Enbridge could also feel the results of tariffs at the downstream end of its system. The company owns the Ingleside Energy Center in South Texas, which handles about 25% of U.S. crude exports moving through the Corpus Christi port.
Trump said during an interview with Fox News that Canada and Mexico had not done enough on illegal immigration and drug trafficking to stop him from implementing the across-the-board tariffs he had threatened earlier in the month.
Asia’s share
China, involved in trade disputes with Trump going back to his first administration, made no deals after the president’s latest moves.
Instead, China immediately moved to implement a response. On Feb. 4, the government made the U.S. energy sector a primary target, putting a 15% tariff on U.S. LNG and coal, plus a 10% tariff on crude.
The government also said it would open an investigation into Google.
“The U.S.’ unilateral tariff increase seriously violates the rules of the World Trade Organization,” China’s State Council Tariff Commission said in a statement. “It is not only unhelpful in solving its own problems, but also damages normal economic and trade cooperation between China and the U.S.”

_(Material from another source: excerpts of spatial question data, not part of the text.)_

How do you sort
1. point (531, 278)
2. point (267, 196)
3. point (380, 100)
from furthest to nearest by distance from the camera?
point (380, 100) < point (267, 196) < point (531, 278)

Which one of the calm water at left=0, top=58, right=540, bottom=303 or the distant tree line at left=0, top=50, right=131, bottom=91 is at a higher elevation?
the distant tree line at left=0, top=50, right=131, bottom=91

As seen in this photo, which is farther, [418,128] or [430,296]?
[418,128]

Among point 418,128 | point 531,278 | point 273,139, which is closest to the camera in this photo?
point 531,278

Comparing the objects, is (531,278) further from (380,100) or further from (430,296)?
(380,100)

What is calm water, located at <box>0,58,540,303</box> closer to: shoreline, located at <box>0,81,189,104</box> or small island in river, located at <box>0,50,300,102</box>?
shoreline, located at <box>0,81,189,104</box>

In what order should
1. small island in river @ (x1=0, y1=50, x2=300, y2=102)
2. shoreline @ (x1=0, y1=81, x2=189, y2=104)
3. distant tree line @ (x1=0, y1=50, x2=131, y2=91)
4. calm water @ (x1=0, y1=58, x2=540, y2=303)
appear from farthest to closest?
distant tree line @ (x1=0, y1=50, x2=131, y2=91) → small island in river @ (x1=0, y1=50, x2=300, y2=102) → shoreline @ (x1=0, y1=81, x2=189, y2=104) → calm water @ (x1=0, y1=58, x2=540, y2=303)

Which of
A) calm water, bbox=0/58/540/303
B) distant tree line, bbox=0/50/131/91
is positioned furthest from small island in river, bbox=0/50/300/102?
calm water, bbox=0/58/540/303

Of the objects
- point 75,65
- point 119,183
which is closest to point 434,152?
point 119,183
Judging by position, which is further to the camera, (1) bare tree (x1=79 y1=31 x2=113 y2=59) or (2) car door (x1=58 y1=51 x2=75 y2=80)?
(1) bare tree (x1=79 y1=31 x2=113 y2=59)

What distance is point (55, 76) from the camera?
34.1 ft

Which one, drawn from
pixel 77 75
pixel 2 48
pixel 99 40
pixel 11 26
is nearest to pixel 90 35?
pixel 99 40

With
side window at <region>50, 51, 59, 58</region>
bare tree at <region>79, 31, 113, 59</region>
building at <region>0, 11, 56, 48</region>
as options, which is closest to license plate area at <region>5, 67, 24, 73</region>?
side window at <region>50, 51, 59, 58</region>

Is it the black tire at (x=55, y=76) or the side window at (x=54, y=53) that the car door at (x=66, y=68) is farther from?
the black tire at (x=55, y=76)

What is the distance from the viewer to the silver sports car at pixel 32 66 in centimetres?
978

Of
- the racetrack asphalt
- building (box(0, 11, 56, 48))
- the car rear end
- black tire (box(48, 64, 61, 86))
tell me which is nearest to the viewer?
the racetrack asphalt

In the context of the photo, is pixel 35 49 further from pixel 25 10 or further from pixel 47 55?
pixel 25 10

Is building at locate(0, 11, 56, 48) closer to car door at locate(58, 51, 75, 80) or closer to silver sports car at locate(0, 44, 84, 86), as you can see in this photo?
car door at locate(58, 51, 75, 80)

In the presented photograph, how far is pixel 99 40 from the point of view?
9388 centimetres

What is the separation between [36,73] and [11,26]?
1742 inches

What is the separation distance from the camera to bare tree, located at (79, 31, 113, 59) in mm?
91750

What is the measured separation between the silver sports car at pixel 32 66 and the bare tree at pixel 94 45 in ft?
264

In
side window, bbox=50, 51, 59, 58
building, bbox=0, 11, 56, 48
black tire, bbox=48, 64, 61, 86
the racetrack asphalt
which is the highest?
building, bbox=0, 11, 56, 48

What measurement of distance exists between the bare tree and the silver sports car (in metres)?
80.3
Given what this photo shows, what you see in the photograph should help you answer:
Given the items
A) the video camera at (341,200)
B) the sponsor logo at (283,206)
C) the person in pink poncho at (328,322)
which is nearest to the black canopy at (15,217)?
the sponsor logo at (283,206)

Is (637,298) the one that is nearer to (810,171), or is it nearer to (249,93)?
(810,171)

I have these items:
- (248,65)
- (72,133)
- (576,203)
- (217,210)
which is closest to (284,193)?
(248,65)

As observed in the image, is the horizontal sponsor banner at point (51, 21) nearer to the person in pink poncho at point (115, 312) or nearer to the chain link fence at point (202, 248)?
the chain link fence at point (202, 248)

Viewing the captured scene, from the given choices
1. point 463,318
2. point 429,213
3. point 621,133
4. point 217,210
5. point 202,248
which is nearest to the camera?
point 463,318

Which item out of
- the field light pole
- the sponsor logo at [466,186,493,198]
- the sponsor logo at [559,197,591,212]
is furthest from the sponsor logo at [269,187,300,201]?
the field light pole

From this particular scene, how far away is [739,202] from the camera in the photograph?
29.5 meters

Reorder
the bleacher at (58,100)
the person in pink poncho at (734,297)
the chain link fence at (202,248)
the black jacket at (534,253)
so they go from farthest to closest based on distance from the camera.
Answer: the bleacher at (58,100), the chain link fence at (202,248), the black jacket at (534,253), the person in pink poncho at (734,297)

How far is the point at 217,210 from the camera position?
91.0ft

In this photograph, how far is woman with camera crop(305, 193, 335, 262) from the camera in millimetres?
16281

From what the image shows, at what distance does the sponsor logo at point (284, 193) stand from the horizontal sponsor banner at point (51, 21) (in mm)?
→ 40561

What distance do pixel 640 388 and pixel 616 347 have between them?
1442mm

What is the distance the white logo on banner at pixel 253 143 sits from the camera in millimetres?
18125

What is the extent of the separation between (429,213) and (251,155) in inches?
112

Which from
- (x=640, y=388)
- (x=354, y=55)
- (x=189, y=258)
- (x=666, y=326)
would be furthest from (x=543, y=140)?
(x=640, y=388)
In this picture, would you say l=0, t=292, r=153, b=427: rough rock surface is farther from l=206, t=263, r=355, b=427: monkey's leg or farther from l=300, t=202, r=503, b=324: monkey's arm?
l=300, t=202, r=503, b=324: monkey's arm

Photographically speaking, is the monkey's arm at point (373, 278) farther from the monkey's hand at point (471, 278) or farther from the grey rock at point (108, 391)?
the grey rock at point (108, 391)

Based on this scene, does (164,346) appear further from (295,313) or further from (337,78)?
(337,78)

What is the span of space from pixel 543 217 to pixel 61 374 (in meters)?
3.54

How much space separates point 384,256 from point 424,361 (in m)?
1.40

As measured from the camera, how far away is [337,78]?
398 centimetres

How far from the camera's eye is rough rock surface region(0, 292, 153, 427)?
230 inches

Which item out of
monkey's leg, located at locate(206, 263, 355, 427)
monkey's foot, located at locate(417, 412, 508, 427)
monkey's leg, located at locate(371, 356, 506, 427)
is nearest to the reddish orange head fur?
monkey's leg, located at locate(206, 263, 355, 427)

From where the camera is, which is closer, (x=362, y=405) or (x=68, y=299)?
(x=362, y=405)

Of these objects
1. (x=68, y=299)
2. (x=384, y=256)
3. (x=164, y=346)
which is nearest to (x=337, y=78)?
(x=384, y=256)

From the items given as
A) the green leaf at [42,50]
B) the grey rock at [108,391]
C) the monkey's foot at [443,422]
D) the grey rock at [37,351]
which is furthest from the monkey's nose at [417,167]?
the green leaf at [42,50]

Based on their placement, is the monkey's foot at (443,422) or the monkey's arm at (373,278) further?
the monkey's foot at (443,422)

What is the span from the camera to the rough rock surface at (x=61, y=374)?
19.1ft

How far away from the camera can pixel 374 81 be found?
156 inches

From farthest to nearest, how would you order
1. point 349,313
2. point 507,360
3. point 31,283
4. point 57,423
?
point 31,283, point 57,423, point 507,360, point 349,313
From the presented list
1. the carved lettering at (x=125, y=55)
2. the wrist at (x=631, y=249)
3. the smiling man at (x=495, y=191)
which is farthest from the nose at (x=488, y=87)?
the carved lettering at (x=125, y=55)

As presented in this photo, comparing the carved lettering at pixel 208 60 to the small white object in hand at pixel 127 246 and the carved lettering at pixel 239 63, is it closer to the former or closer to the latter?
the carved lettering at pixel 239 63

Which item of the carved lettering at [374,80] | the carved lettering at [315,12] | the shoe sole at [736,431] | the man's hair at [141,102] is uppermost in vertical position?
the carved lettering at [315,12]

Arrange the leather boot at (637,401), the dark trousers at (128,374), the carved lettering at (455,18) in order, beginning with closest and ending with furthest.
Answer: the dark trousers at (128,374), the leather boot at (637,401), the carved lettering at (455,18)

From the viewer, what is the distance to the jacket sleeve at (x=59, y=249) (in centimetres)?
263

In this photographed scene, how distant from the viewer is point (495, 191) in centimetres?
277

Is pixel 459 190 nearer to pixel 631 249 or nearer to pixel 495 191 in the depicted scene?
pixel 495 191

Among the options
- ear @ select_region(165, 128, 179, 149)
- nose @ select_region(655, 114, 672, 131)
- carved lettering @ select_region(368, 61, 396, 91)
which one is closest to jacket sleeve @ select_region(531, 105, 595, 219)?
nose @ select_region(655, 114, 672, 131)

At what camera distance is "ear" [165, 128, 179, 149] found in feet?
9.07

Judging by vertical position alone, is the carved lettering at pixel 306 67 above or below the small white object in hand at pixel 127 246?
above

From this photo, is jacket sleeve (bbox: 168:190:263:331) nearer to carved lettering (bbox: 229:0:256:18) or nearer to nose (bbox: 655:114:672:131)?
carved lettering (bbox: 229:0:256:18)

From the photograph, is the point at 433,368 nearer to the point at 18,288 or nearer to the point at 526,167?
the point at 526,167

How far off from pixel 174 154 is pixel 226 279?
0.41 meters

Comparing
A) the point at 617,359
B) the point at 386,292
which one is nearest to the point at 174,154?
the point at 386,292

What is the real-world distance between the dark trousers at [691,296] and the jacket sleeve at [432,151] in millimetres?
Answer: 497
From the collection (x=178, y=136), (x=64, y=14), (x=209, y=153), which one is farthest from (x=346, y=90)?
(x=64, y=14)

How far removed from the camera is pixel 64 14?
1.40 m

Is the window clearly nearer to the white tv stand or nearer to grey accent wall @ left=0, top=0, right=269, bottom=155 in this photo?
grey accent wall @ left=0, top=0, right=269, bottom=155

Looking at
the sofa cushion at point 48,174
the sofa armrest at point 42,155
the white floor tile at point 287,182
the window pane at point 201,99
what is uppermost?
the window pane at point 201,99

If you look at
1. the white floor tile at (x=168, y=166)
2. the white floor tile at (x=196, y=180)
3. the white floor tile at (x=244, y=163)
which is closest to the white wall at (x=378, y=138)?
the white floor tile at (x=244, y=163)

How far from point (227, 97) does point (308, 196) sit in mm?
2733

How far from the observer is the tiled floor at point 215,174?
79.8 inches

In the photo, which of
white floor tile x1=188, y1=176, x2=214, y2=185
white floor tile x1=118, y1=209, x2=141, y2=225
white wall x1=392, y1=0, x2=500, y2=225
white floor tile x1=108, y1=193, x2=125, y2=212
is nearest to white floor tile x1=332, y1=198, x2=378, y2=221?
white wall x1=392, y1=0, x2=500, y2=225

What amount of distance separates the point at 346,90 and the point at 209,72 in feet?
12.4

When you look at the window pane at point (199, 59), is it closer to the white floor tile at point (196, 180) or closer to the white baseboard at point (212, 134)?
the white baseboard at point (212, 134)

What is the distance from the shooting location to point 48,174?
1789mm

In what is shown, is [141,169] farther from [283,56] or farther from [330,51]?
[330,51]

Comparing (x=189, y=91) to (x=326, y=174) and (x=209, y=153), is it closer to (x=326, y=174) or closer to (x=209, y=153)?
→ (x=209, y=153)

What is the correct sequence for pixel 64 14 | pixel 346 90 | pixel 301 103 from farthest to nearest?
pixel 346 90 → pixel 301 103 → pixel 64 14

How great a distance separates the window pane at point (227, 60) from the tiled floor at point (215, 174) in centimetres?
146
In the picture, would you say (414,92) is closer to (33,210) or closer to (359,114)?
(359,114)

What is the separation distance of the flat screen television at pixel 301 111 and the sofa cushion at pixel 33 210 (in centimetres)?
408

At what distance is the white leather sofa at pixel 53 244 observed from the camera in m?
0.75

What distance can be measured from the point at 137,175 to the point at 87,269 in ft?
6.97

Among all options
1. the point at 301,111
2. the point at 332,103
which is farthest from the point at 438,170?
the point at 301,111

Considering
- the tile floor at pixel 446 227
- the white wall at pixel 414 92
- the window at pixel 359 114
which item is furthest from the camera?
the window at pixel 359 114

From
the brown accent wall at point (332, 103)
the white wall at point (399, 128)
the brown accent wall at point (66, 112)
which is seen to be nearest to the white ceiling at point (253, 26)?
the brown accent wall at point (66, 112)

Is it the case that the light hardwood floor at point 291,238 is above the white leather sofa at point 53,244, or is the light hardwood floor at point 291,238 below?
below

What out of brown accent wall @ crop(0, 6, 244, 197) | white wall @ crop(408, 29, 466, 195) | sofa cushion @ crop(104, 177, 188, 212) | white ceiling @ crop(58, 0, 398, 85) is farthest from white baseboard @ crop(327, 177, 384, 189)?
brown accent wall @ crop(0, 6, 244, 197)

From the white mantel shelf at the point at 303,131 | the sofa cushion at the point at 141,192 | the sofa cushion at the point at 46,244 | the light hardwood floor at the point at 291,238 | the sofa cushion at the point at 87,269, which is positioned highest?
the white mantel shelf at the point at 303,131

One analyst said China’s response to the tariffs was strategic, aiming to limit damage on both sides while still responding to the president.
According to the EIA, the U.S. exported more than 362 MMbbl of crude to China in 2023, the last full year for which numbers are available. In 2024, however, monthly exports had fallen, never surpassing 30 MMbbl in a 30-day period. In 2023, U.S. exports to China surpassed 30 MMbbl/month four times.
China nevertheless remained the second-largest customer for U.S. crude exports, behind only Mexico.

The Asian giant may be sending a warning with LNG. The U.S. leads the world in LNG exports and currently does not export much to China. In 2023, the U.S. exported 173 Bcf of LNG to China, about 2.3% of its total natural gas exports, according to the EIA.
However, continued forecasts for growing demand in China drive much of the reasoning behind growing investment in U.S. liquefaction facilities. ING predicted in a study that global demand for LNG would increase by as much as 35% by the end of the decade, with Asia dominating the growth.
“China can make all the difference between the global LNG market being tight or more manageable,” the study said. China has planned extensively for LNG import growth and currently has 190 Bcm of regasification capacity expected to come online by 2026.
Turbo-mixed messages
While blasting out global trade threats, Trump displayed his enigmatic nature in February with another Asian country, Japan.
At a joint press conference with visiting Prime Minister Shigeru Ishiba, the president announced that the U.S. and Japan planned to enter a joint venture to develop an LNG project in Alaska.
“We’re talking about the pipeline in Alaska, which is the closest point of major oil and gas to Japan, by far,” Trump said.
The Alaska Gasline Development Corp., which is developing the project, celebrated the announcement, saying in a press release that it welcomed further support and engagement from Japan.
The Japanese were less committed. Ishiba said Japan was interested in more U.S. LNG, along with bioethanol and ammonia. The Japanese Embassy did not respond to requests for comment after the press conference.
Trump the negotiator doesn’t mind remaining an unknown factor, and often ends up contradicting himself or switching tactics on a dime. Over the course of February, the White House’s stance on tariffs changed so quickly that several news websites established pages that promised hourly updates.
The president has, however, remained consistent in his belief that tariffs can work as an overall economic good, even if the immediate results aren’t what his constituents expected.
“WILL THERE BE SOME PAIN? YES, MAYBE (AND MAYBE NOT!),” Trump said in a social media post. “BUT WE WILL MAKE AMERICA GREAT AGAIN, AND IT WILL ALL BE WORTH THE PRICE THAT MUST BE PAID.”